=== PROVIDED DATA ===
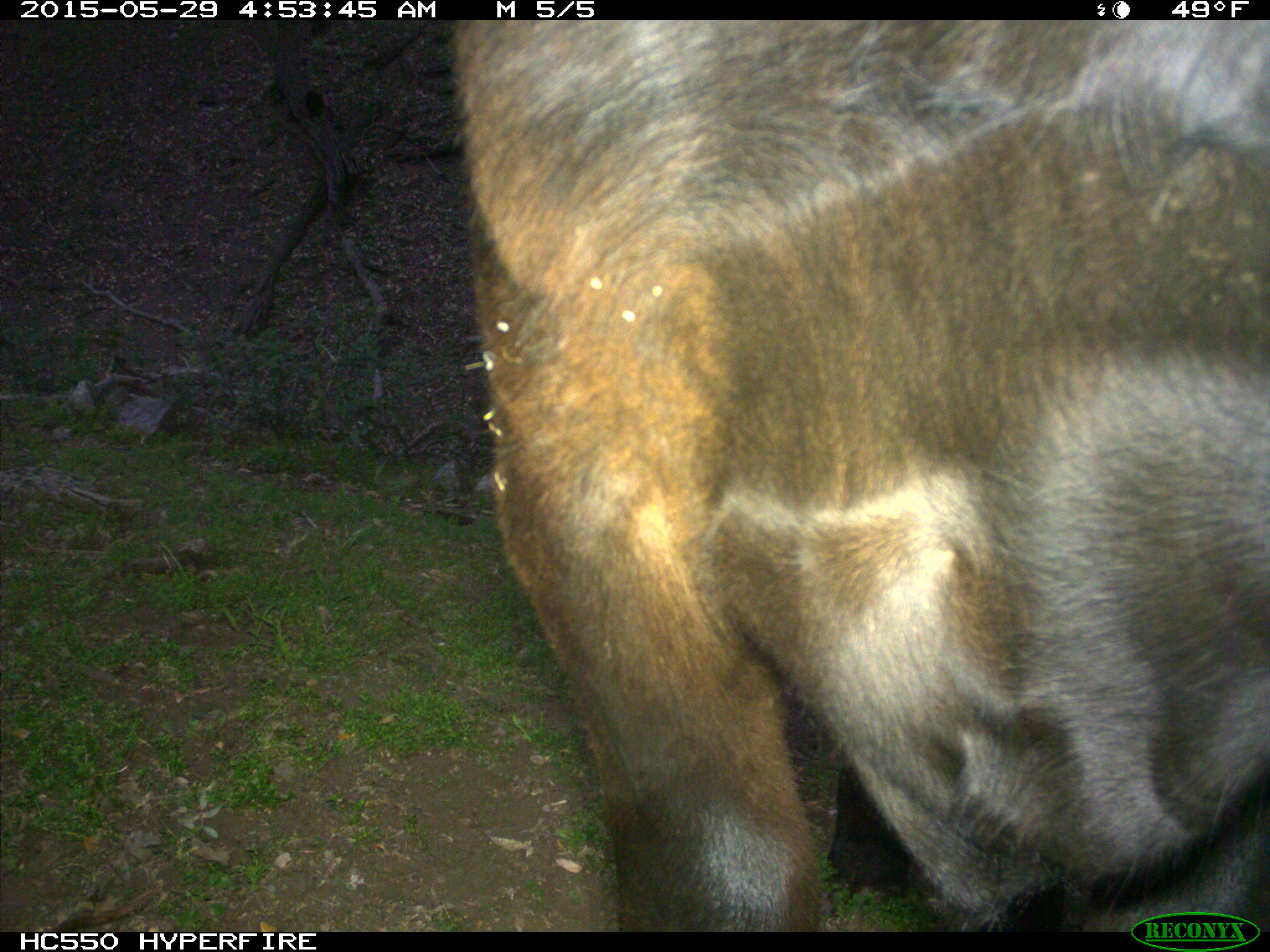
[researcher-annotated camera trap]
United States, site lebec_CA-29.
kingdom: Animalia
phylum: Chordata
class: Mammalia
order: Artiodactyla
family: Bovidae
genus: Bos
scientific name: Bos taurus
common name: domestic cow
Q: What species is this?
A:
===
=== PROVIDED DATA ===
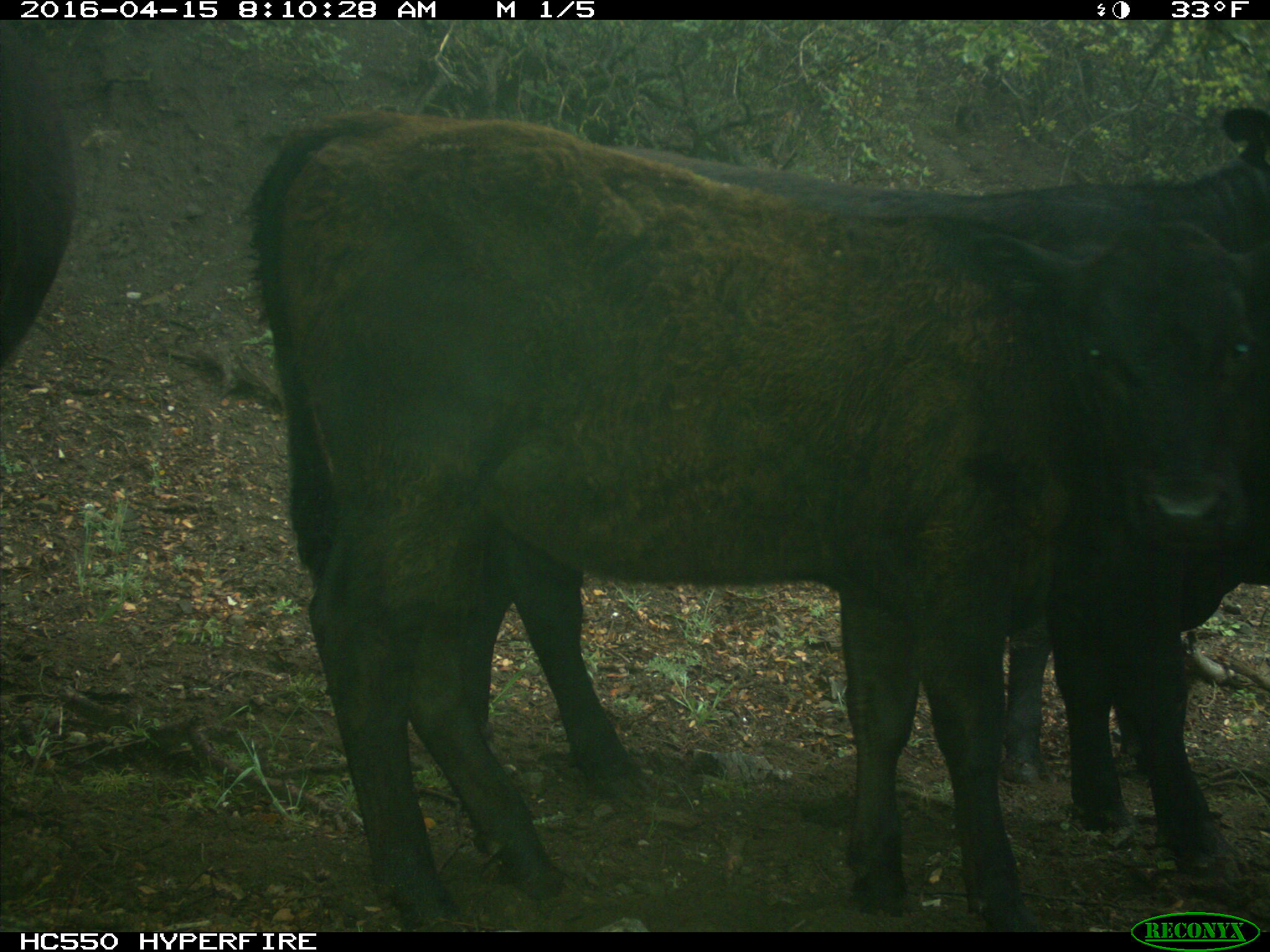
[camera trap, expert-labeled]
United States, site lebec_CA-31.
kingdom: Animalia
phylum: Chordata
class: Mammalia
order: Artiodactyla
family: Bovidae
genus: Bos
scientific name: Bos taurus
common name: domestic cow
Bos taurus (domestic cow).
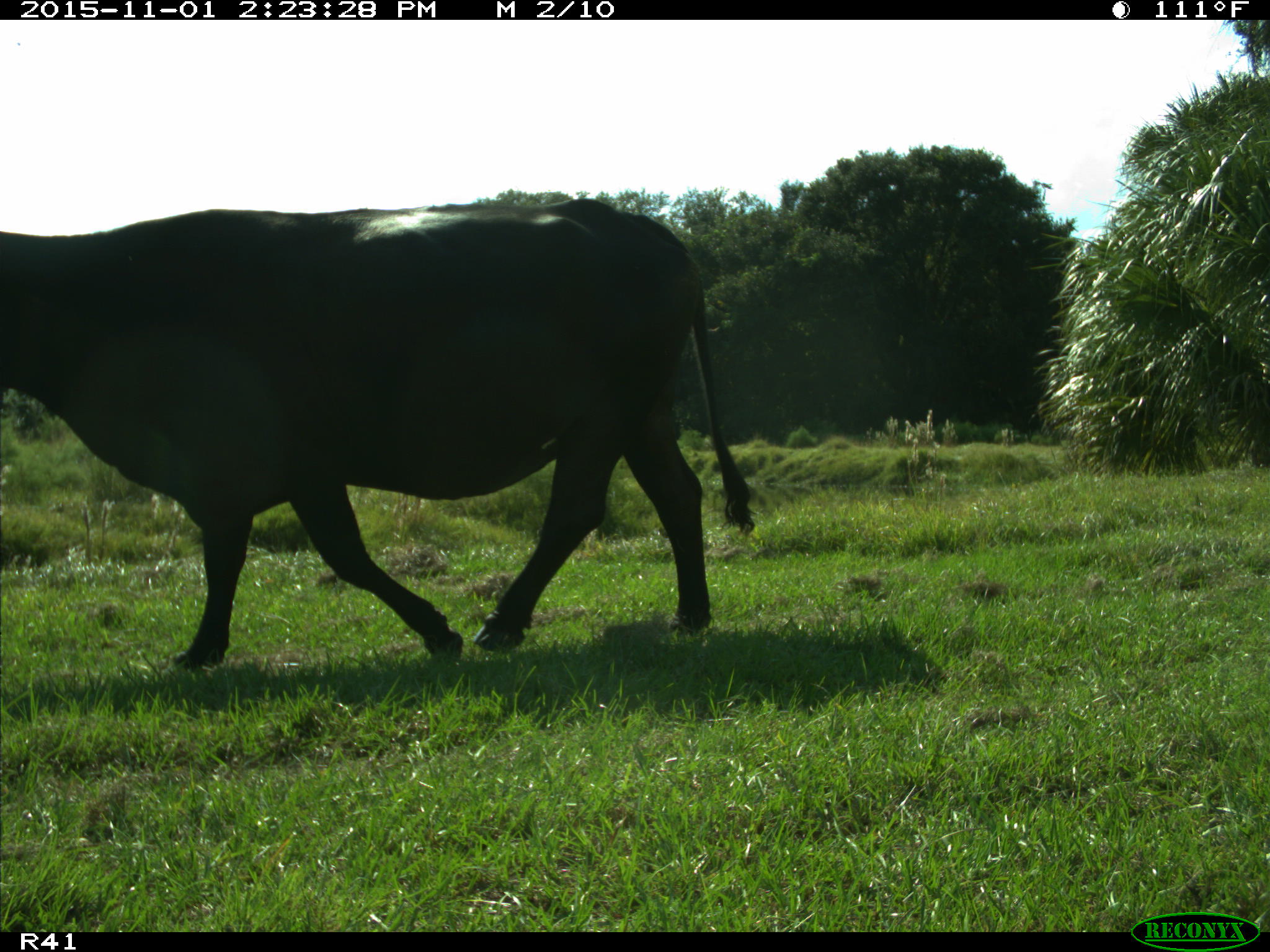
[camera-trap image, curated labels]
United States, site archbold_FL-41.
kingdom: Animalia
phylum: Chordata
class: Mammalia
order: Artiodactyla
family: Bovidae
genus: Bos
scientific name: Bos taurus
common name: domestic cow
===
*EXERCISE GOAL*
Among the records above, find the lines where the word "trap" appears and copy them.

*THE COMPLETED TASK*
[researcher-annotated camera trap]
[camera trap, expert-labeled]
[camera-trap image, curated labels]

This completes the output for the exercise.